Q399 Chair: We are going to have to close this session very shortly, but before we end, do any of our Panel want to add anything to that particular discussion?
Lord Sacks: I take Andrew’s point, I really do, that there has to be a situation in which everyone has reasonable access to services, and so thinking that one can hand large amounts of them over to religious organisations would disenfranchise a part of the population, and I would agree with that concern. At the same time, I share with Bishop Tim and with Charles a real concern that the attempt to impose the current prevailing template of equality and antidiscrimination on religious organisations is an erosion of religious liberty that scares me very greatly, because we are beginning to move back to where we came in in the 17th century, with a whole lot of people on the Mayflower and the Arabella leaving England to find religious liberty elsewhere. A good sound ecological balance leaves space between on the one hand the individual, on the other hand the state, for a variety of civil groupings, some of which are religious, and they have to have the freedom to live according to their conscience, except when that massively conflicts with things like the right to life if somebody needs a blood transfusion.
Q400 Chair: Mr Copson, very briefly; I think we have aired this.
Andrew Copson: Equality and human rights was not the flag under which the pilgrims on the Mayflower had been oppressed in England. It was a religious intolerance, which we risk reimporting into public services if we split them up now.
Lord Sacks: It is all balance.
Q401 Chair: But a humanist absolutism would be just as tyrannical, in my view.
Andrew Copson: Of course, which is why it is not desirable.
Q402 Paul Flynn: Let a thousand prejudices bloom.

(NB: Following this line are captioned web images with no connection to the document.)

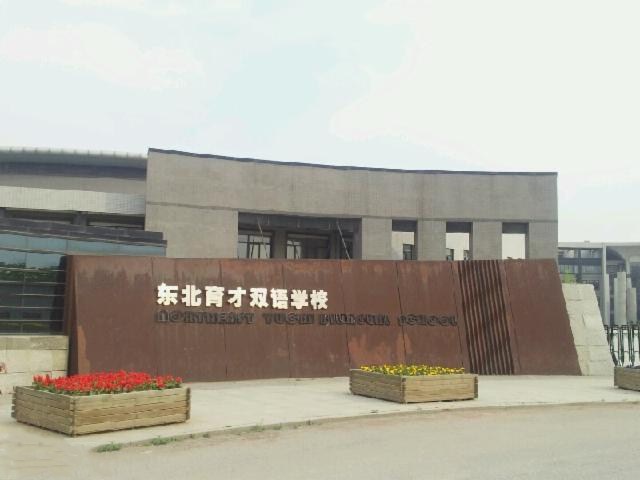 沈阳市育才双语中学,东北育才双语学校2020高考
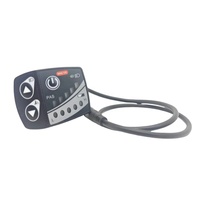 Pantalla para Bicicleta Eléctrica E10, Protocolo UART, Mini Pantalla para Motor BAFANG G340 G320 BBS0102B BBSHD
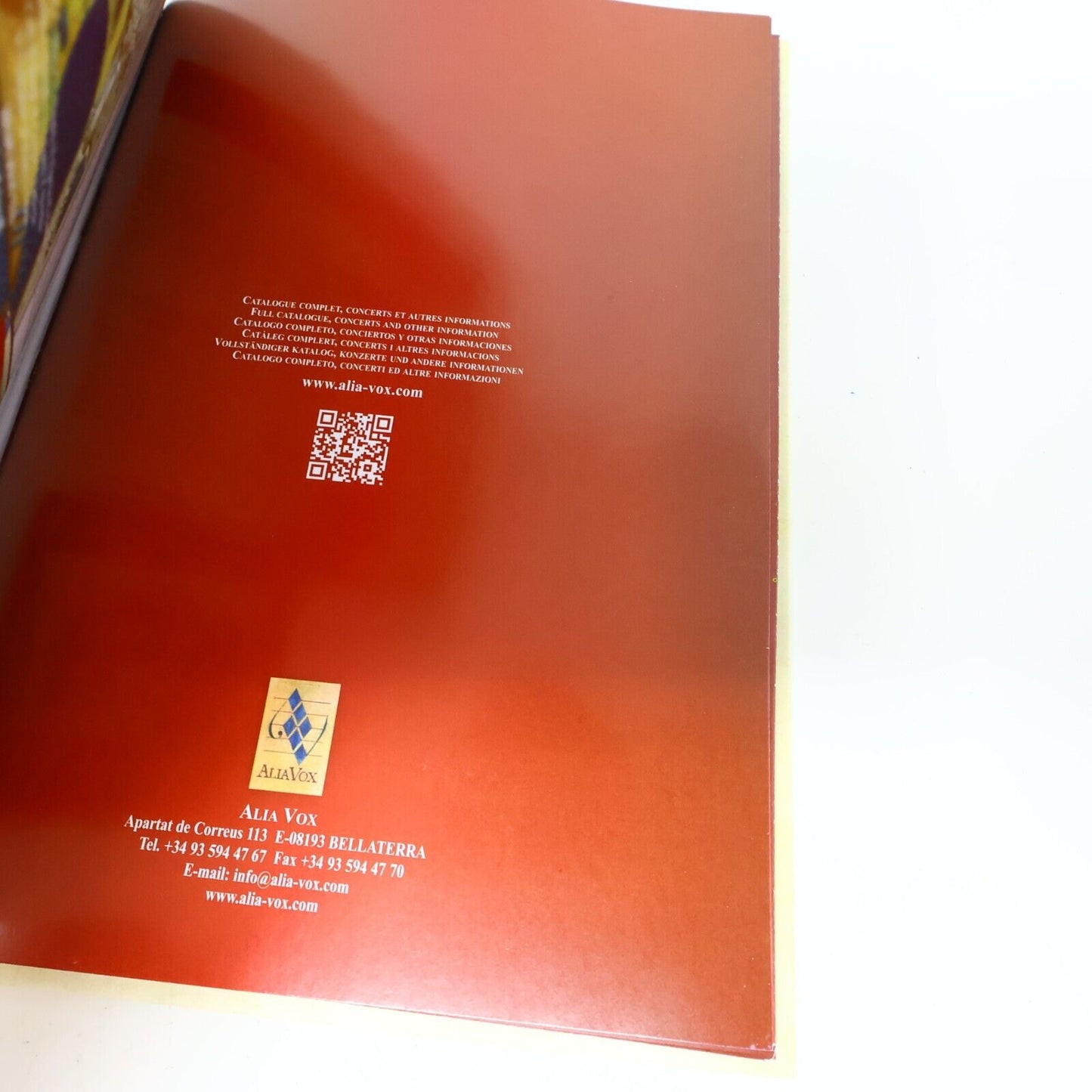 2013 Bal Kan Miel & Sang / Honey & Blood CD Jordi Savall Hespèrion XXI Alia Vox
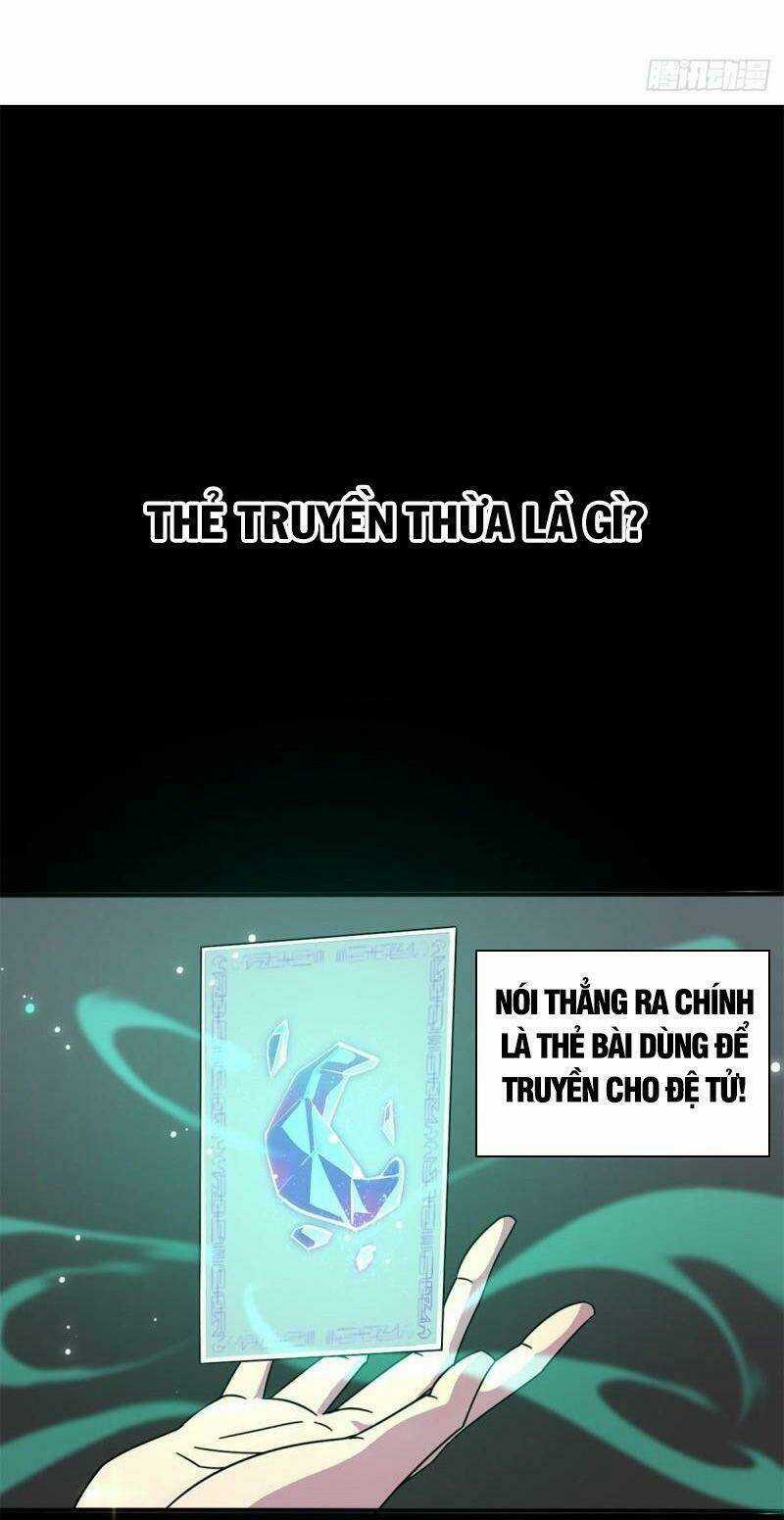 Siêu Thần Chế Tạp Sư - Chapter 36 - Trang 7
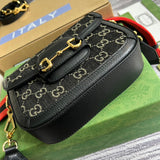 Styled lifestyle shot of elevated classic women's handbag – women's luxury accessory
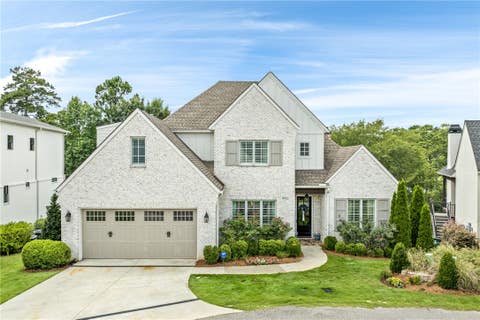 Photo of 990 FAIRVIEW Drive, Auburn, AL 36830 (MLS # 181357)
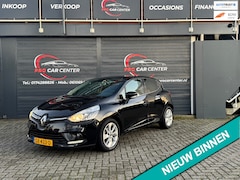 Renault Clio - 0.9 TCe Intens CLIMATE| CRUISE| PDC| NAVI| EL.RAMEN| LMV| APK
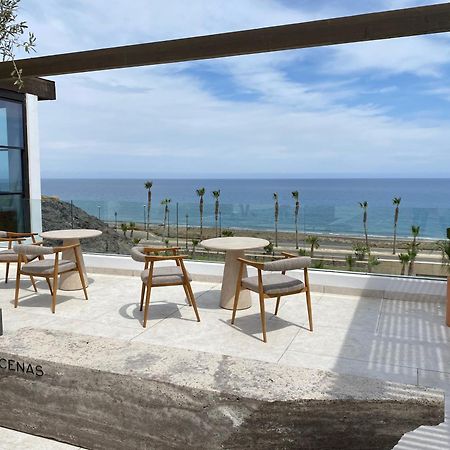 Вілла Casa Del Mar Мохакар Екстер'єр фото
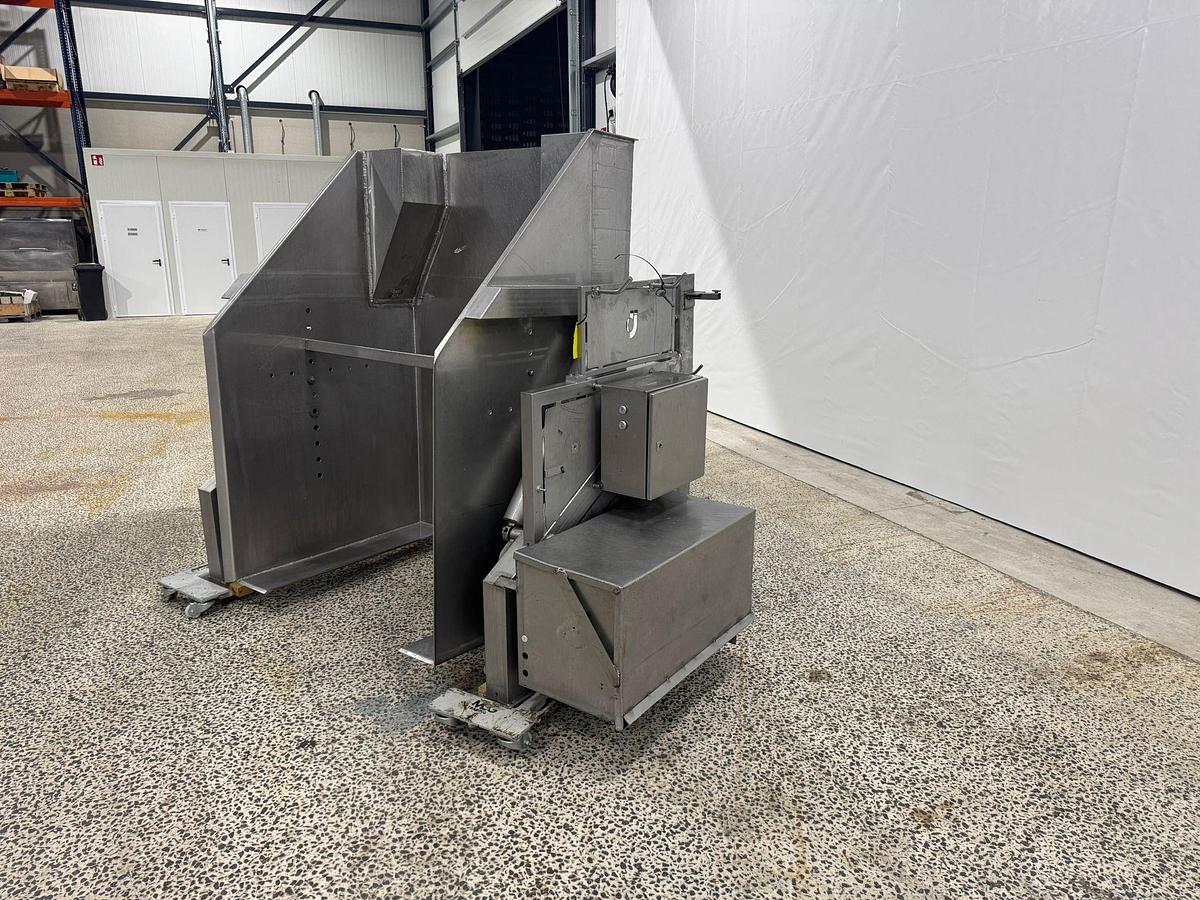 Gebruikt NN Kantelaar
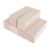 Lilihuimaoyi 6 Pieces Balsa Wood Sticks Unfinished Wood Crafts Dowel Rod Modelling Wooden Stick Woodcraft Supplies Hobbies Stick Cut to Length for S, 110mm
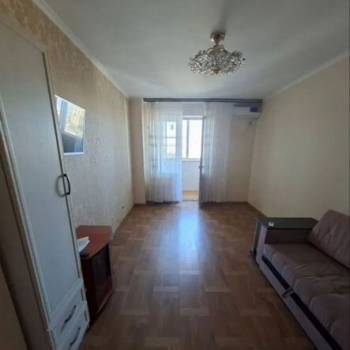 Сдается 1-комнатная квартира, 41 м²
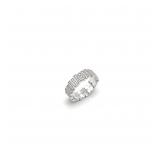 Dior, GEM DIOR Diamond Ring, 18K Gold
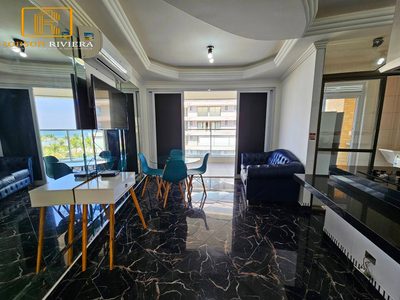 Apartamento, 2 quartos, 76 m² - Foto 2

Lord Sacks: I think we may be breaking out into agreement.
Q403 Chair: Maybe that is the price of freedom. Do any of the panel want to add anything else about this session about the Big Society? Any closing thoughts?
Bishop Tim Stevens: I just want to underline, I think, the point that you have made, Chairman. I think the Church of England wants to play its part in this, it wants to serve the best of the vision, and the last thing it wants to do is disenfranchise people by large-scale contractual relationships that deliver Government programmes and exclude others. That is not part of the vision we want to have any part in at all.
Lord Sacks: Can I just say thank you for allowing us to be part of the conversation?
Chair: That is very generous. We are very grateful for your time. It has been a fascinating session. Thank you very much indeed.